### WHAT TO WORK ON
- A) List every senator mentioned by name in the Senate speech about the native title bill.
- B) In the Senate speech about the native title bill, whose wishes does Senator Waters say the Adani coalmine goes against?
- C) Go on with the Senate speech about the native title bill, starting after its last sentence.

### GIVEN PASSAGE

+ + + +

Let's look at some of the contributions from the Greens. This is from Senator Waters:
I rise to speak on the Native Title Amendment (Indigenous Land Use Agreements) Bill 2017, which is also known as the bill to ram through the Adani coalmine against the wishes of the local Wangan and Jagalingou people. It is known as the bill to give certainty to big miners whilst subjugating the rights of our First Australians.
That is a disgraceful misrepresentation from Senator Waters. Then we had Senator Hanson-Young:
There are fundamental issues with the bill. We know we need to consider it in proper detail. Instead, all the government gives a damn about is giving a free pass to the mega coal company Adani. It is not even an Australian company.
Again, Senator Hanson-Young is prepared to ignore the advocacy of land councils to fix this issue—with some added xenophobia at the same time. And today we have seen speeches from Senator McKim and Senator Whish-Wilson that in their mind were taking the high road but in reality were disgraceful efforts in base politics.

+ + + +

### SOURCE DATA
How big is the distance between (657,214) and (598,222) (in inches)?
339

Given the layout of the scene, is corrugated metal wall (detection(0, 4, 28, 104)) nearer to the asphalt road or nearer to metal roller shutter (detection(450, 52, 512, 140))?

+ + + +

### EXERCISE RESPONSES
- A) Senator Waters, Senator Hanson-Young, Senator McKim, Senator Whish-Wilson

- B) The local Wangan and Jagalingou people.

- C)
It is perfectly legitimate for the Greens to oppose the Adani project, but for them to use this legislation about native title to further that cause does them no credit. Is it a reflection of their desperation, irrelevance and poor leadership? Indeed, the Greens have stooped to a new low, and there have been plenty of people—prominent people—prepared to argue that case. In a speech last week Professor Marcia Langton highlighted the actions of the Greens with this bill:
The Green movement extremists and the media have misrepresented this very important, but mainly technical issue, in order to bolster their campaign against the Adani project.
The Greens in this chamber have played an active role in the project that Professor Langton described in her speech last week. What we have seen from the Greens is a disgraceful attempt to play politics with native title amendment and the need to create certainty around ILUAs.
Labor has a proud record over generations when it comes to native title—significant achievements by working with Indigenous people. Labor supports this legislation and will continue to work with Indigenous groups to ensure that native title is progressed in this country.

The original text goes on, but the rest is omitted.